1. Academic Validation
  2. aph(3')-IIb, a gene encoding an aminoglycoside-modifying enzyme, is under the positive control of surrogate regulator HpaA

aph(3')-IIb, a gene encoding an aminoglycoside-modifying enzyme, is under the positive control of surrogate regulator HpaA

  • Antimicrob Agents Chemother. 2003 Dec;47(12):3867-76. doi: 10.1128/AAC.47.12.3867-3876.2003.
Lin Zeng 1 Shouguang Jin
Affiliations

Affiliation

  • 1 Department of Molecular Genetics and Microbiology, University of Florida, Gainesville, Florida 32610-0266, USA.
Abstract

Pseudomonas aeruginosa harbors a chromosomal Aminoglycoside phosphotransferase gene, aph(3')-IIb, which confers P. aeruginosa resistance to several important Aminoglycoside antibiotics, including kanamycin A and B, neomycin B and C, butirosin, and seldomycin F5. The aph(3')-IIb gene has been found to be regulated by an AraC-type transcriptional regulator (HpaA) encoded by a gene located upstream of the aph(3')-IIb gene.
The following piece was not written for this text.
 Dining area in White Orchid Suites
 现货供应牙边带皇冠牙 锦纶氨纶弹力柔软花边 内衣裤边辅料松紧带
In the presence of 4-hydroxyphenylacetic acid (4-HPA), HpaA activates the expression of aph(3')-IIb as well as that of the hpa regulon which encodes metabolic Enzymes for the utilization of 4-HPA. hpaA and aph(3')-IIb form an operon, and in response to the presence of 4-HPA, the wild-type P. aeruginosa strain PAK (but not its hpaA mutant strain) displays increased resistance to neomycin. A survey of 39 clinical and 19 environmental isolates of P. aeruginosa demonstrated in all of them the presence of an hpaA-aph gene cluster, while 56 out of the 58 isolates are able to utilize the 4-HPA as a sole carbon source, suggesting a feature common to P. aeruginosa strains. Interestingly, a larger portion of clinical isolates than environmental isolates showed 4-HPA-induced resistance to neomycin. The aph(3')-IIb gene product is likely to function as a metabolic Enzyme which has a cross-reactivity with aminoglycosides. These findings provide new insight into the possible mechanism of P. aeruginosa Antibiotic resistance.